Hutchesons Aloysians RFC
- Full name: Hutchesons Aloysians Rugby Football Club
- Union: Scottish Rugby Union
- Founded: 1990
- Disbanded: 2002; 24 years ago
- Location: Glasgow, Scotland
- Region: Glasgow
- Ground: Auldhouse
| Team kit |

= Hutchesons Aloysians =

Defunct Scottish rugby union club, based in Glasgow

Hutchesons Aloysians RFC was an amateur rugby union club in Glasgow, Scotland. The club no longer exists. In 2002, they merged with Glasgow Southern to form Glasgow Hutchesons Aloysians RFC.

==History==

===Formation===
The club was founded in 1990 with the merger of Hutcheson's GSFP and Old Aloysians.

As a struggling club about to be demoted to Division 7 of the McEwan's National League; the Old Aloysions members approved the merger first.

Hutcheson's GSFP were in Division 4 of the National League. Their EGM to approve the merger on 24 May 1990 was won by 57 votes to 8.

> _Information supplied_
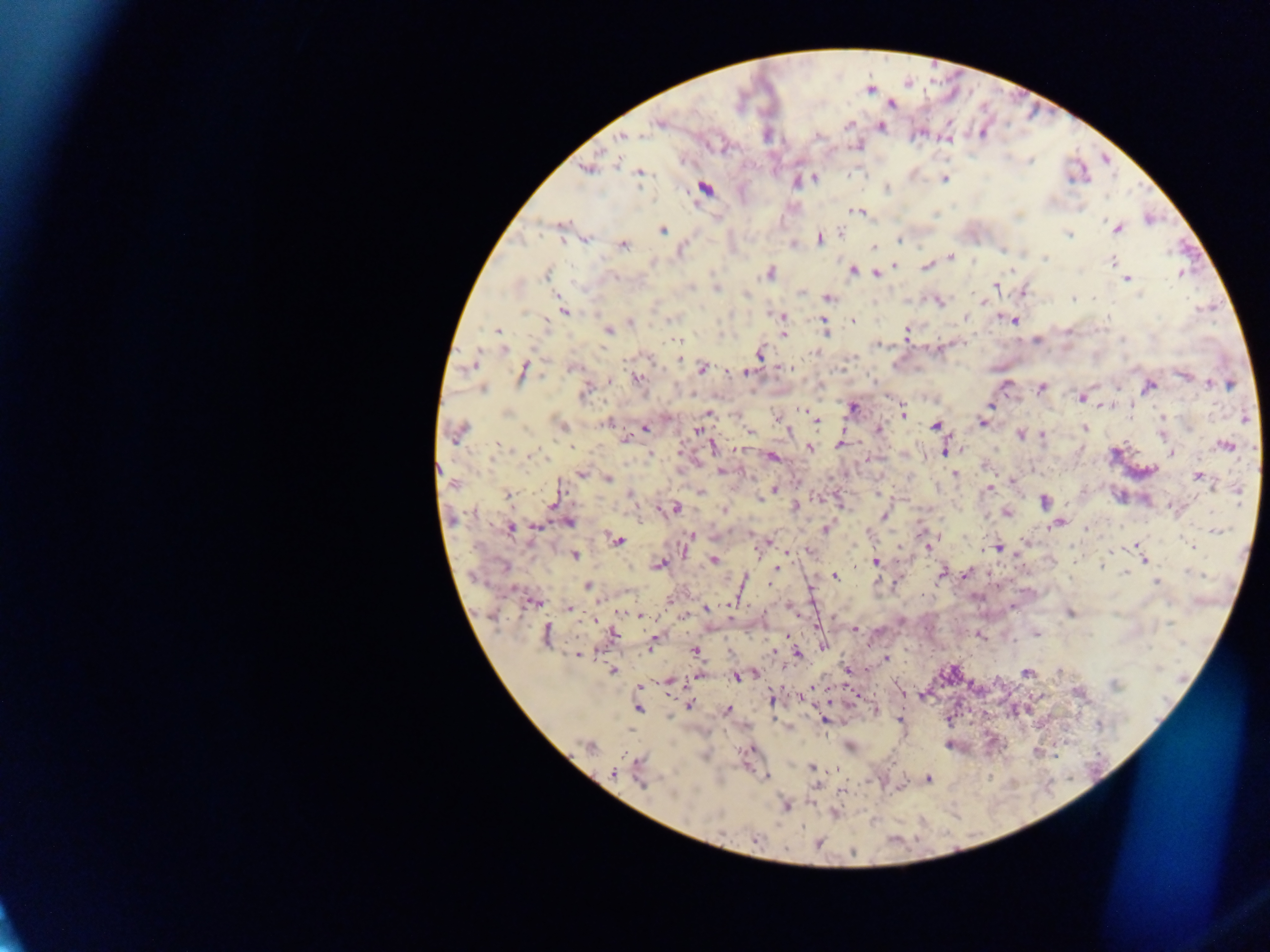
Thick blood smear.

Approximate centers as (x, y) in pixels. Malaria parasite locations: (869, 89), (890, 103), (659, 122), (848, 125), (879, 126), (920, 132), (622, 137), (945, 138), (857, 144), (587, 168), (638, 172), (945, 178), (813, 179), (797, 180), (704, 189), (859, 211), (561, 225), (1117, 228), (663, 229), (1066, 233), (585, 238), (819, 238), (898, 239), (792, 243), (622, 244), (873, 248), (1002, 249), (950, 256), (1045, 258), (1113, 262), (894, 264), (927, 265), (853, 269), (769, 272), (875, 272), (1180, 273), (547, 274), (1126, 278), (995, 284), (716, 288), (1022, 291), (1074, 297), (827, 298), (938, 301), (563, 311), (781, 316), (964, 316), (852, 320), (1014, 320), (631, 322), (544, 323), (823, 325), (607, 330), (498, 332), (826, 333), (906, 333), (782, 334), (678, 339), (1037, 339), (877, 343), (504, 348), (939, 348), (816, 352), (759, 353), (678, 359), (473, 363), (573, 367), (702, 368), (784, 369), (524, 370), (746, 371), (1184, 374), (636, 378), (609, 380), (1212, 383), (1228, 384), (820, 385), (1005, 385), (1148, 386), (1041, 387), (482, 388), (586, 389), (1081, 397), (990, 405), (1102, 406), (851, 408), (805, 409), (708, 412), (902, 412), (1162, 417), (777, 418), (1245, 418), (816, 420), (607, 422), (981, 422), (936, 425), (561, 426), (644, 427), (878, 428), (1084, 428), (697, 430), (458, 431), (749, 431), (1163, 433), (1021, 434), (1042, 434), (623, 439), (840, 444), (1226, 445), (570, 446), (712, 446), (810, 448), (945, 449), (650, 454), (1170, 454), (529, 456), (772, 457), (720, 470), (581, 473), (956, 474), (1197, 475), (607, 478), (1013, 480), (454, 483), (988, 488), (773, 489), (1237, 489), (701, 492), (878, 493), (508, 494), (631, 494), (759, 498), (1044, 502), (553, 503), (840, 503), (795, 507), (674, 508), (724, 510), (1005, 512), (883, 516), (569, 521), (1058, 523), (537, 526), (509, 528), (826, 529), (1215, 530), (749, 533), (690, 538), (617, 541), (767, 542), (1137, 545), (686, 546), (928, 546), (997, 548), (808, 550), (1141, 550), (788, 552), (574, 554), (713, 559), (1050, 559), (1144, 559), (876, 561), (659, 565), (504, 566), (776, 568), (941, 572), (966, 572), (1123, 572), (835, 577), (742, 580), (1155, 581), (769, 582), (588, 585), (533, 601), (789, 606), (1012, 606), (569, 608), (706, 608), (1069, 613), (638, 614), (853, 629), (612, 633), (1036, 633), (978, 634), (547, 635), (788, 636), (652, 641), (822, 646), (694, 650), (773, 651), (578, 654), (797, 655), (886, 660), (846, 668), (613, 670), (1027, 672), (1059, 672), (752, 673), (697, 675), (736, 675), (668, 681), (1114, 685), (638, 687), (900, 690), (1078, 692), (855, 694), (800, 695), (922, 696), (771, 699), (689, 705), (637, 708), (726, 710), (874, 710), (901, 718), (824, 720), (1099, 724), (849, 745), (948, 745), (588, 747), (748, 749), (1035, 752), (811, 767), (614, 772), (639, 772), (766, 776), (928, 778), (815, 783), (841, 790), (785, 806), (835, 813), (755, 840), (818, 842). Single field of view. Collected in Ghana. Image is 1270×952 pixels. Photographed through a microscope with a mobile-phone camera.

> _Actions to take_
1 > List every rugby club the article on Hutchesons Aloysians names, apart from Hutchesons Aloysians RFC itself.
2 > Update the Hutchesons Aloysians article by writing out the passage starting at "Defunct Scottish rugby" and ending at "the merger first.", with "amateur" changed to "volunteer".
3 > Go on with the Hutchesons Aloysians article from its last sentence.

> _Replies_
1 >
Glasgow Southern
Glasgow Hutchesons Aloysians RFC
Hutcheson's GSFP
Old Aloysians

2 >
Defunct Scottish rugby union club, based in Glasgow

Hutchesons Aloysians RFC was an volunteer rugby union club in Glasgow, Scotland. The club no longer exists. In 2002, they merged with Glasgow Southern to form Glasgow Hutchesons Aloysians RFC.

==History==

===Formation===
The club was founded in 1990 with the merger of Hutcheson's GSFP and Old Aloysians.

As a struggling club about to be demoted to Division 7 of the McEwan's National League; the Old Aloysions members approved the merger first.

3 >
The new club Hutchesons Aloysians would take Hutcheson's GSFP's place in the league in Division 4 of the McEwan's National League for the coming 1990–91 season.

===National League===

Starting in Division 4, the side secured promotion in its first year to Division 3. Hutchesons Aloysians then skirted between Division 3 and 4 before they finally made a challenge for the Division 3 title.

The club initially suffered as it lost players and officials to Clarkston RFC who were pushing for a merger with Hutchesons Aloysians. Hutchesons Aloysians refused the merger; and although Club President Bernard Dunn initially voted for the merge he was later to say: "Thankfully, we’ve both managed to move forward from what was a very difficult time, and I believe it would now serve little purpose. The HA merger was a unique one, founded on the traditions of two good schools, and that’s why it works so well. I think we’re now of a size where we don’t need to merge."

Anthony Posa became Hutchesons Aloysians first full international cap when he played for Croatia against Czechoslovakia in a World Cup qualifier in October 2001.

In December 2000 he was interviewed before a match against Boroughmuir: "This is the first season I have played in the UK," says 29-year-old Posa. "So it is the first time I have played in the conditions you have in the depths of winter. Glasgow, particularly the guys at H/As, has treated me well. But the rain and mud are something else."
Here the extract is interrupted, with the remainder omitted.